▶ AVAILABLE DATA:
>> begin

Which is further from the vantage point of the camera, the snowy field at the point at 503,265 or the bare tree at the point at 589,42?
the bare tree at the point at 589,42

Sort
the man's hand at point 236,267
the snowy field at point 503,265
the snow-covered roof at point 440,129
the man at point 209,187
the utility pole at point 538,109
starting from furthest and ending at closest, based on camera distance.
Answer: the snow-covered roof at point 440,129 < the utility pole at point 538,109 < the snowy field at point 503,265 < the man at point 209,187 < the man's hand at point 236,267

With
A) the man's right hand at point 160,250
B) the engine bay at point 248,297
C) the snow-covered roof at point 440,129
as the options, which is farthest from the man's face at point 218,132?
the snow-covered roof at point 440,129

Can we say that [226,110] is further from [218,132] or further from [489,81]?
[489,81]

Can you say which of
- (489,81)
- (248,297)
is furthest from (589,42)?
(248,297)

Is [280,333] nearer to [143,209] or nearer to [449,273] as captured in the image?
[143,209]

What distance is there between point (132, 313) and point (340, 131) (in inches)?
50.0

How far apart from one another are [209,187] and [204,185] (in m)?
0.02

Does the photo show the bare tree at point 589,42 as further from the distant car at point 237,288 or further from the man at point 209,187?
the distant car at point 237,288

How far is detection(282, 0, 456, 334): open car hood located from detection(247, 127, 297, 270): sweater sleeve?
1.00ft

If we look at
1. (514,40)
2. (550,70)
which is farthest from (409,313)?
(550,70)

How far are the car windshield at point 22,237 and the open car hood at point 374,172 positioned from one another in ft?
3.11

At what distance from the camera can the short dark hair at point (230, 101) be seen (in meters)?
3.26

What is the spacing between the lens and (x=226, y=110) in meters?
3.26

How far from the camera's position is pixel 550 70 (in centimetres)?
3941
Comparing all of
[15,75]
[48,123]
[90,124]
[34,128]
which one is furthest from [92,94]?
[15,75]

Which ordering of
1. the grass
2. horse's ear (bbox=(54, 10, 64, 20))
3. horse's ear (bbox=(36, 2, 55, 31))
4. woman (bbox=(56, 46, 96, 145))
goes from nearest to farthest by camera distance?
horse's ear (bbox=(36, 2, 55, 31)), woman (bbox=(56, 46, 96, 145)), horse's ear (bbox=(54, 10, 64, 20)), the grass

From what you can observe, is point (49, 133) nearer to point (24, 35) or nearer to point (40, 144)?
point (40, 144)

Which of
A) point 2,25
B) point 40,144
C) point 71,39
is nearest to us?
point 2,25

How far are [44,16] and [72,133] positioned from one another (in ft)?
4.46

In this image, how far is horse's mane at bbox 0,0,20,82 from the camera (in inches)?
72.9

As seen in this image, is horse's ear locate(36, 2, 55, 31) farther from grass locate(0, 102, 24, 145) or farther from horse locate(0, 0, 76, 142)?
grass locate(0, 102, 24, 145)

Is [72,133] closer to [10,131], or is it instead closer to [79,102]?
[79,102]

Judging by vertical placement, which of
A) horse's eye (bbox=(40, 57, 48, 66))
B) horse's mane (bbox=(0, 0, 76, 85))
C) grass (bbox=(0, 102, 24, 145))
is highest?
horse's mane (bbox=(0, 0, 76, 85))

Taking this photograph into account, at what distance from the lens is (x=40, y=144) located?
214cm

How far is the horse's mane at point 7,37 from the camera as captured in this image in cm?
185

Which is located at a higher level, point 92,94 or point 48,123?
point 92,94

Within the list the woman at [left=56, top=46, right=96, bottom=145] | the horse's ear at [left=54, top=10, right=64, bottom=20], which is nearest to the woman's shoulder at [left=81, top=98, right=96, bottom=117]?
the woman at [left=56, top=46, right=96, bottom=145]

>> end

Restate the listing in full, word for word.

▶ COMPLETED TASK:
Which is further from the vantage point of the camera, the snowy field at the point at 503,265 or the bare tree at the point at 589,42?
the bare tree at the point at 589,42

Sort
the man's hand at point 236,267
the snowy field at point 503,265
the snow-covered roof at point 440,129
the man at point 209,187
the utility pole at point 538,109
starting from furthest and ending at closest, based on camera distance.
Answer: the snow-covered roof at point 440,129 < the utility pole at point 538,109 < the snowy field at point 503,265 < the man at point 209,187 < the man's hand at point 236,267

With
A) the man's right hand at point 160,250
B) the engine bay at point 248,297
C) the snow-covered roof at point 440,129
as the options, which is farthest from the man's face at point 218,132?
the snow-covered roof at point 440,129

Can we say that [226,110] is further from [218,132] or further from [489,81]?
[489,81]

Can you say which of
- (489,81)
- (248,297)
is furthest from (589,42)?
(248,297)

Is [280,333] nearer to [143,209] or nearer to [449,273] as captured in the image?
[143,209]

What distance is there between point (132, 313) and point (340, 131) (in inches)?
50.0

How far apart from one another are [209,187] and [204,185] (in m)?
0.02

Does the photo show the bare tree at point 589,42 as further from the distant car at point 237,288 or further from the man at point 209,187?
the distant car at point 237,288

How far is detection(282, 0, 456, 334): open car hood located from detection(247, 127, 297, 270): sweater sleeve?
1.00ft

If we look at
1. (514,40)
2. (550,70)
which is farthest from (409,313)?
(550,70)

How far are the car windshield at point 22,237 and the open car hood at point 374,172 positioned from one another in ft?
3.11

At what distance from the camera can the short dark hair at point (230, 101) be seen (in meters)?
3.26

What is the spacing between the lens and (x=226, y=110) in meters?
3.26

How far from the camera's position is pixel 550 70 (in centimetres)?
3941
Comparing all of
[15,75]
[48,123]
[90,124]
[34,128]
which one is furthest from [92,94]?
[15,75]

Which ordering of
1. the grass
2. horse's ear (bbox=(54, 10, 64, 20))
3. horse's ear (bbox=(36, 2, 55, 31))
4. woman (bbox=(56, 46, 96, 145))
goes from nearest to farthest by camera distance?
horse's ear (bbox=(36, 2, 55, 31)), woman (bbox=(56, 46, 96, 145)), horse's ear (bbox=(54, 10, 64, 20)), the grass

From what you can observe, is point (49, 133) nearer to point (24, 35) or nearer to point (40, 144)?
point (40, 144)

Which of
A) point 2,25
B) point 40,144
C) point 71,39
is nearest to us?
point 2,25

How far are [44,16] and [72,133] positioned from one another (in ft)?
4.46

In this image, how far is horse's mane at bbox 0,0,20,82 from the camera (in inches)?
72.9

As seen in this image, is horse's ear locate(36, 2, 55, 31) farther from grass locate(0, 102, 24, 145) or farther from horse locate(0, 0, 76, 142)?
grass locate(0, 102, 24, 145)

Is [72,133] closer to [10,131], or is it instead closer to [79,102]?
[79,102]

Judging by vertical placement, which of
A) horse's eye (bbox=(40, 57, 48, 66))
B) horse's mane (bbox=(0, 0, 76, 85))
C) grass (bbox=(0, 102, 24, 145))
is highest?
horse's mane (bbox=(0, 0, 76, 85))

Taking this photograph into account, at what distance from the lens is (x=40, y=144) located?
214cm

How far is the horse's mane at point 7,37 from the camera as captured in this image in cm?
185

Which is located at a higher level, point 92,94 or point 48,123?
point 92,94

Within the list the woman at [left=56, top=46, right=96, bottom=145] | the horse's ear at [left=54, top=10, right=64, bottom=20], which is nearest to the woman's shoulder at [left=81, top=98, right=96, bottom=117]?
the woman at [left=56, top=46, right=96, bottom=145]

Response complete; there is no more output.